Over 200,000 emergency room visits every year are caused by allergic reactions to food. An estimated 15 million Americans have some form of food allergy, the symptoms of which can vary from an itchy mouth to potentially deadly anaphylaxis. Other signs of an allergic reaction include rashes, breathing issues, intestinal discomfort, and circulation problems.
"Allergies to anything can occur at any age," says Dr. Scott H. Sicherer, author of Food Allergies: A Complete Guide to Eating When Your Life Depends on It. So when you suspect you are having an allergic reaction to something you ate – even if you've eaten it before without issue – you should talk with your doctor. If you find you aren't sure what is causing an allergy, look to the ten foods listed here. After all, some 90 percent of allergies are caused by just a handful of products – milk, eggs, peanut, tree nuts, fish, shellfish, wheat, and soy.

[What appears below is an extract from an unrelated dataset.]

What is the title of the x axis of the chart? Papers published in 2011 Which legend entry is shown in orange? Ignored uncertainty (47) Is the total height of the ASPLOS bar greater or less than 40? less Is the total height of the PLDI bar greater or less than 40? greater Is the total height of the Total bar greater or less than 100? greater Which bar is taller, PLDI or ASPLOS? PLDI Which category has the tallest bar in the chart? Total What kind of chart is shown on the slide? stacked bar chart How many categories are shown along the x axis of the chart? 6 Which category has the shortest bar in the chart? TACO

Allergy to cow's milk is the most common food allergy among infants and young children, affecting about 2.5 percent of kids under the age of three. Milk allergy is not the same as being lactose intolerant. The two conditions aren't even related. Lactose intolerance means that a person has a hard time digesting the sugar that's in milk. A milk allergy (like all allergies) is an overreaction of the immune system in response to protein and it can be deadly. Most children eventually outgrow their milk allergy but blood tests that measure the presence of milk antibodies can be used to check.